TRY IT
After finding the line with "Active Financial Involvement with Patients" in the data below, set down exactly each line through the one with "processing in most", inclusive, and stop there.

----- EXTRACTED MATERIAL

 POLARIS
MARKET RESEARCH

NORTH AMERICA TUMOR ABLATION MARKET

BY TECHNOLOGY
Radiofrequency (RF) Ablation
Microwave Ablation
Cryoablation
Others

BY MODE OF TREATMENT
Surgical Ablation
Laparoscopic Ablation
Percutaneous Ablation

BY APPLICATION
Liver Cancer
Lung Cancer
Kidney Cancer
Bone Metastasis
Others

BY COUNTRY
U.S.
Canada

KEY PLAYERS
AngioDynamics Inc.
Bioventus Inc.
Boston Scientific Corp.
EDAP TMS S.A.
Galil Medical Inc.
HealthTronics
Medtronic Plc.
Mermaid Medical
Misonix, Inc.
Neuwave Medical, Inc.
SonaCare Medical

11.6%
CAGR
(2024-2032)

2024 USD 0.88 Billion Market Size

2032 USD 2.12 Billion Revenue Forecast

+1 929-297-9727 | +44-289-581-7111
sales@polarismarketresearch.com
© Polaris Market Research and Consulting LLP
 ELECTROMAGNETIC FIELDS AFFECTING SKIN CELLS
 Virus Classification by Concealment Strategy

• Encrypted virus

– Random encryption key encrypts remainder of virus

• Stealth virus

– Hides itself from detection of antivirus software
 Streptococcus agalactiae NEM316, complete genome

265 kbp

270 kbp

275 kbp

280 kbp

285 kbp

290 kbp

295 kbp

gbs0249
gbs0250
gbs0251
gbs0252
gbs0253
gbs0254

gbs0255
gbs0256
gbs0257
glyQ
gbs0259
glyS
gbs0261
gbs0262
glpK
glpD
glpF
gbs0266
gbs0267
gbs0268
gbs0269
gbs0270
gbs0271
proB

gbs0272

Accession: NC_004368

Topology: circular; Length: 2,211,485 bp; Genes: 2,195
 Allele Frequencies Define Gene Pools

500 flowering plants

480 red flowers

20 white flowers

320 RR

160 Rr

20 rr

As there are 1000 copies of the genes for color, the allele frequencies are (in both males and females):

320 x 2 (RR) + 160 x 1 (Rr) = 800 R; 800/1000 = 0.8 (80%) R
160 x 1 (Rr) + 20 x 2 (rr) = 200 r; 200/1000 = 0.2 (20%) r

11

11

----------
----- EXTRACTED MATERIAL

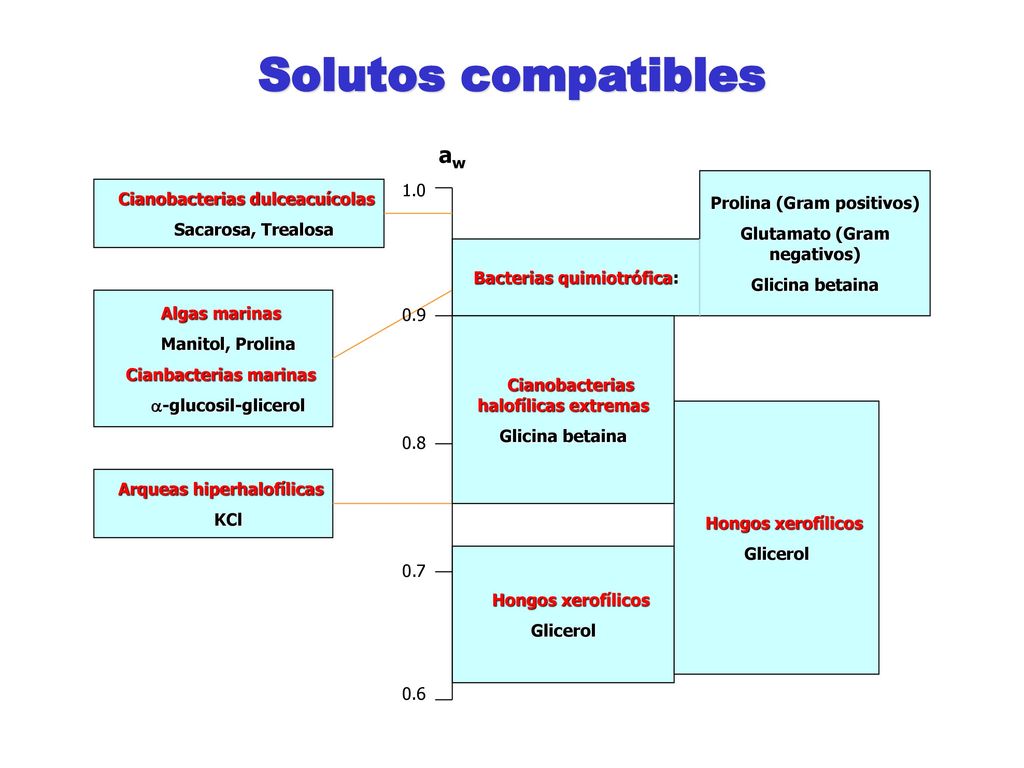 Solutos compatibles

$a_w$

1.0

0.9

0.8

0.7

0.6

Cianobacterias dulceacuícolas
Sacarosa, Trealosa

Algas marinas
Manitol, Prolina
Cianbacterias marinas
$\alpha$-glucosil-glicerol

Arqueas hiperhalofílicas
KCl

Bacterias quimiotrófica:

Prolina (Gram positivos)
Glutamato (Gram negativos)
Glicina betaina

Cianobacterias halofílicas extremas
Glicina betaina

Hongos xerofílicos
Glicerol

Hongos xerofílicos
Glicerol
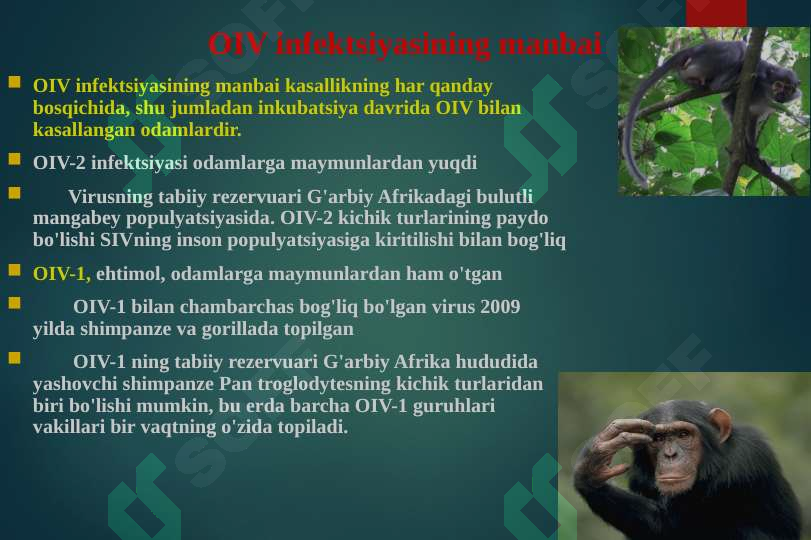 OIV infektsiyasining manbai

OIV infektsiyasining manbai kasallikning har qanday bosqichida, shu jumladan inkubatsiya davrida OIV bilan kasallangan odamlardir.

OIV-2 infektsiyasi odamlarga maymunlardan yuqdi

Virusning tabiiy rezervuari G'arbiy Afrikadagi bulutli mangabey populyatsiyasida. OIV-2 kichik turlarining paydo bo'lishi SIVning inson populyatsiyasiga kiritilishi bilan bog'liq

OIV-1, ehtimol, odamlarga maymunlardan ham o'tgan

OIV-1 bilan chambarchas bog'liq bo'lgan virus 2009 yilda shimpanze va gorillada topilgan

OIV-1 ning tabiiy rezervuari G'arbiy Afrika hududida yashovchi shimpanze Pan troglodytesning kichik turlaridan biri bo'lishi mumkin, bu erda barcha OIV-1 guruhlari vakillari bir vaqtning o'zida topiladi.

----------
----- EXTRACTED MATERIAL

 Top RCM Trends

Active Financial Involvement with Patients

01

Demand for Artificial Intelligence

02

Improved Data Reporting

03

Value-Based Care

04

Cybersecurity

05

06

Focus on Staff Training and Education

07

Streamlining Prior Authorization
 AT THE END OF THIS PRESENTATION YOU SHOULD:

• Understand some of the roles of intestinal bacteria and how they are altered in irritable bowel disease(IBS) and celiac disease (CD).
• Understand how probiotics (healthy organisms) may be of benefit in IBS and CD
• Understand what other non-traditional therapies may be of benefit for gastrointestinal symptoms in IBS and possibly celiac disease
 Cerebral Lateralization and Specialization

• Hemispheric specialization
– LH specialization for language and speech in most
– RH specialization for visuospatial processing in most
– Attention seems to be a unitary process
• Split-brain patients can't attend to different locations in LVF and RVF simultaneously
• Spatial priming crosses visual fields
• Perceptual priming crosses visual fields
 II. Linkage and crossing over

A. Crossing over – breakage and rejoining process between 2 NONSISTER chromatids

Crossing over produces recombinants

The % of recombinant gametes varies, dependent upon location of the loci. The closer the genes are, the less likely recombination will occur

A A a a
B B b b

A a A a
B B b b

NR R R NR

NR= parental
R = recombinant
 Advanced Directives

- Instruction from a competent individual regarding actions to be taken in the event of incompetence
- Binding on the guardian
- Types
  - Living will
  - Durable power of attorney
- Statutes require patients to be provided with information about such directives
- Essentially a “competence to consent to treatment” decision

----------

FINISHED EXERCISE
Active Financial Involvement with Patients

01

Demand for Artificial Intelligence

02

Improved Data Reporting

03

Value-Based Care

04

Cybersecurity

05

06

Focus on Staff Training and Education

07

Streamlining Prior Authorization
 AT THE END OF THIS PRESENTATION YOU SHOULD:

• Understand some of the roles of intestinal bacteria and how they are altered in irritable bowel disease(IBS) and celiac disease (CD).
• Understand how probiotics (healthy organisms) may be of benefit in IBS and CD
• Understand what other non-traditional therapies may be of benefit for gastrointestinal symptoms in IBS and possibly celiac disease
 Cerebral Lateralization and Specialization

• Hemispheric specialization
– LH specialization for language and speech in most
– RH specialization for visuospatial processing in most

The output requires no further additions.